Radu Lupu plays Beethoven 3 with TSO
Sitting here, trying to find words to begin a post on Radu Lupu’s concert, I think I should just be honest and forward: it was such an incredible experience in which the music truly transcended me to a world only beauty resides.
My knowledge of Radu Lupu only lived on hearing his recording of some Brahms pieces (Op.118 especially, as I was working on it a few years back) and also the fact that my teacher and Lupu have studied with the same teacher. So, the lights dimmed, people’s chatter came through a diminuendo, stage door opened, my heart raced. Imaginging he would be dressed fancily in a tux perhaps – white and black – huge in physique and presence, but there he stepped out, all in black unassumingly. He carried an aura that was definitely present and noble – “royal” even, a word that has crossed my mind a few times during his performance. He reminded me of the late Brahms, but perhaps with a smaller physique, and of course he sat down at the piano on a very normal looking chair, back leaned against the back of the chair, and the music began.

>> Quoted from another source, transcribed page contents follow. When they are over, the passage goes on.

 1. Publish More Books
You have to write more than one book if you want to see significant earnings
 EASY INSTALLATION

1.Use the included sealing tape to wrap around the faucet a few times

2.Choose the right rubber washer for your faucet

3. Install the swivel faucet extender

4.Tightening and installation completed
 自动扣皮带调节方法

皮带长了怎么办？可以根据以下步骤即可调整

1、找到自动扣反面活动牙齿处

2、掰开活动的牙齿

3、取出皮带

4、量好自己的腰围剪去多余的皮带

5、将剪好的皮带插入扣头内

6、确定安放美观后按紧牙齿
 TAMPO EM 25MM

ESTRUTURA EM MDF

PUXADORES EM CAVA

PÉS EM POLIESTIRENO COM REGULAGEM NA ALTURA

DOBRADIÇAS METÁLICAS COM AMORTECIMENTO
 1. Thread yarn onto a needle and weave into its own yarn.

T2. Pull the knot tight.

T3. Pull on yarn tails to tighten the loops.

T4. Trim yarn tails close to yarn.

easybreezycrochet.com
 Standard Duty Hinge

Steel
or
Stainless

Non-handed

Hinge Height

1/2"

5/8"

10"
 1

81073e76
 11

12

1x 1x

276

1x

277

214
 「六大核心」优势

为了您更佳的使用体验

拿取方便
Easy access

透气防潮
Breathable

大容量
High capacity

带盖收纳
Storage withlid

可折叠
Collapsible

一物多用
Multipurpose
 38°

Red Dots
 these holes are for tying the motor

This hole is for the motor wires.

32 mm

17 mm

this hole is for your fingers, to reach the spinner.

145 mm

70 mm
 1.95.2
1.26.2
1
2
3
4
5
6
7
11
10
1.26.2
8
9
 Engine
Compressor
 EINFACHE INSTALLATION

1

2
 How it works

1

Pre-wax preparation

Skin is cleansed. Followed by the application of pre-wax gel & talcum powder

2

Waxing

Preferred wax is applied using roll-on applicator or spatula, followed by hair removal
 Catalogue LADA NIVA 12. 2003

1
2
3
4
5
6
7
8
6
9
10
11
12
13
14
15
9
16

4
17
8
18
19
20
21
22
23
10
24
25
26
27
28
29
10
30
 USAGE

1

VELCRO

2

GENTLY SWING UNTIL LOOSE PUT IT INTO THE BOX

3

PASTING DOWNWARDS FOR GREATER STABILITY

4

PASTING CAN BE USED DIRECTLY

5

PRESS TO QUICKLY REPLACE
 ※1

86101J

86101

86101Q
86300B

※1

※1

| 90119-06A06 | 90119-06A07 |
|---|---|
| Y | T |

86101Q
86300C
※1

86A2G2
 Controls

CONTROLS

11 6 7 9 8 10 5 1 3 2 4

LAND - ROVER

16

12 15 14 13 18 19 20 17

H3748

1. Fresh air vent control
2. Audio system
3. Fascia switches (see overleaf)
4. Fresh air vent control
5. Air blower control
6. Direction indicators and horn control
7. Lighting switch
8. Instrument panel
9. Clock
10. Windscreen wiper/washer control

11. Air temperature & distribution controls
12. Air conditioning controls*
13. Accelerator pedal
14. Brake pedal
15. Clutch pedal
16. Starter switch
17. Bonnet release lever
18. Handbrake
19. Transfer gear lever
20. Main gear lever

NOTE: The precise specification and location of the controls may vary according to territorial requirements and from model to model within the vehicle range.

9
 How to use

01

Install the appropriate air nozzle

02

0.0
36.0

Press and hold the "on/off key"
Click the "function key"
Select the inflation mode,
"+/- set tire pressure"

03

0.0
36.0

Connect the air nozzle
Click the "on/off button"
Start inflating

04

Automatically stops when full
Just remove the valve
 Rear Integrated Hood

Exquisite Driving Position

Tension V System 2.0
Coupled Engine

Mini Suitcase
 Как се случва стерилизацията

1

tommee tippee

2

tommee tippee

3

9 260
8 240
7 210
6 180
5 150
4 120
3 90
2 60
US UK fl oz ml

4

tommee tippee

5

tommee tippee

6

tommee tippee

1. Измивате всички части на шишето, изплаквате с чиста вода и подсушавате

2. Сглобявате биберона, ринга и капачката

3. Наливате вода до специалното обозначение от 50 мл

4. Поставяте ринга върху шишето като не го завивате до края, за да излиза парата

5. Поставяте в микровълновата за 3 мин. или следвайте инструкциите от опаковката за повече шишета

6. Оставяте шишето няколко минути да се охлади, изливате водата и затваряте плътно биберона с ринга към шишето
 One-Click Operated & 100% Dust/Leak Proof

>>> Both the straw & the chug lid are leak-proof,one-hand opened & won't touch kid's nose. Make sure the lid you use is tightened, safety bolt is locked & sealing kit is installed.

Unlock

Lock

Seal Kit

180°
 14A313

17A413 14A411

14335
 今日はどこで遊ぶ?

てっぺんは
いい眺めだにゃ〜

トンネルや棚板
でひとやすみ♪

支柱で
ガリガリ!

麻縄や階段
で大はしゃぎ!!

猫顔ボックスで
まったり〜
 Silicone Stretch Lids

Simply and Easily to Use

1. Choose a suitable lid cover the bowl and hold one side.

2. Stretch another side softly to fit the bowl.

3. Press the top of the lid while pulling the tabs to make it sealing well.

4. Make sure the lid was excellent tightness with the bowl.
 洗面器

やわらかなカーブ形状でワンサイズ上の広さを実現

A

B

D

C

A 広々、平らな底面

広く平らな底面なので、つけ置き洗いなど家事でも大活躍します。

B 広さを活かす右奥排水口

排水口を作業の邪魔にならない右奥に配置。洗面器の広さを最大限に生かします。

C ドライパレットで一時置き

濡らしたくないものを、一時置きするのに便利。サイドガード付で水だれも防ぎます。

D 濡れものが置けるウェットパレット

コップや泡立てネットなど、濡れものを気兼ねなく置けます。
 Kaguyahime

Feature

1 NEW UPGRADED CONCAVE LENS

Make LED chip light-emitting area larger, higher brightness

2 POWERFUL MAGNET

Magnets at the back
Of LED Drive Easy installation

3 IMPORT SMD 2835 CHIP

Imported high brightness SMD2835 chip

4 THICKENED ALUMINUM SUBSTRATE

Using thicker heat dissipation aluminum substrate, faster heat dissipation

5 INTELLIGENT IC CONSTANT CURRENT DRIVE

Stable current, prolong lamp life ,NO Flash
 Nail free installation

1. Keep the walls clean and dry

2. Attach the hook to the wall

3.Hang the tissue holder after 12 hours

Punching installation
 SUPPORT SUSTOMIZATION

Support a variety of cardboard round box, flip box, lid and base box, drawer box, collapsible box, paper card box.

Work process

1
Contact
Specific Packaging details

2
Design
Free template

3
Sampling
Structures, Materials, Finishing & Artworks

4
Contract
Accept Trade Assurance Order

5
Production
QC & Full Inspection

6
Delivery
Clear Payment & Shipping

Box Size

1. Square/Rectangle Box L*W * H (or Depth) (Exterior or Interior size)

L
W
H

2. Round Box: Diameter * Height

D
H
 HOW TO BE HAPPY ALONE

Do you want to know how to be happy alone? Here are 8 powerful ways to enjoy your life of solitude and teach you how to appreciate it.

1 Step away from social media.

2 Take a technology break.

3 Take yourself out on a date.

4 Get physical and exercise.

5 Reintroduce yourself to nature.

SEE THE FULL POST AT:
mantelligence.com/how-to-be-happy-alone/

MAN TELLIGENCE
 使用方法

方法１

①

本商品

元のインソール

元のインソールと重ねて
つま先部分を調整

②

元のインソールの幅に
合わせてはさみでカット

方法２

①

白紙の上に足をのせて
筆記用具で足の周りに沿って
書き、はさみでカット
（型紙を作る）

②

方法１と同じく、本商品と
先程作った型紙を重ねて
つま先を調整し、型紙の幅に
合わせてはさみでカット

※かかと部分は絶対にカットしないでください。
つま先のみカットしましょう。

I remember reading in the programme notes that Beethoven’s piano concerto No.3 was influenced by a Mozart concerto, and I thought Lupu’s rendition of the 1st movement had captured more charm and playfulness of Mozart which I never thought could be heard here. (Just a note: Lupu brought out some left hand “melodies” at the end of a predominanty right-hand melodic passage and the right hand withdrew to only provide colour backgrounds – perhaps not too Beethovenian?). As the 1st movement ended, there was such loudness in people’s coughing, shifting in their seats, talking, brushing hair – and Lupu sat on stage when all this was dying down, very gently and softly began the 2nd movement. After just about three chords into the movement, my tears rushed down – I felt my soul soaring into the air outside the hall into the Rheinland, the breeze and the taste of the soil after a gentle rain, how Beethoven would be pacing in the love nature provides… I didn’t want it to end but the third movement did proceed. I thought this was perhaps the most “Beethovenian” movement out of all three, and concluded the concert very well.
I think generally when people go to classical concerts, it is difficult not to appreciate the music from a critical point of view: how beautifully was the toned carried out, how nicely was the phrasing made, how intellectual was the whole structure planned out, how impaccable was the technique, and the list goes on. Perhaps we all have a little checklist and we subconsciously check what we like and don’t like. But tonight’s concert, it really had brought me into a living experience, into to the artful world of sound that was resonating in the concert hall which set my imagination free (even so, I still did a little bit of the “checklist” as you might have noticed from the above paragraph.. professional flaw?).
He was one of the very few “older generation” pianists I’ve heard live – after I think Lazar Berman (11 years ago?) and Fu Ts’ong. I savour this experience.
This is when they say, to go to a concert and have your soul cleansed.
(p.s. sorry Laomi I got your message after the concert… hope you enjoyed it as much as I did.)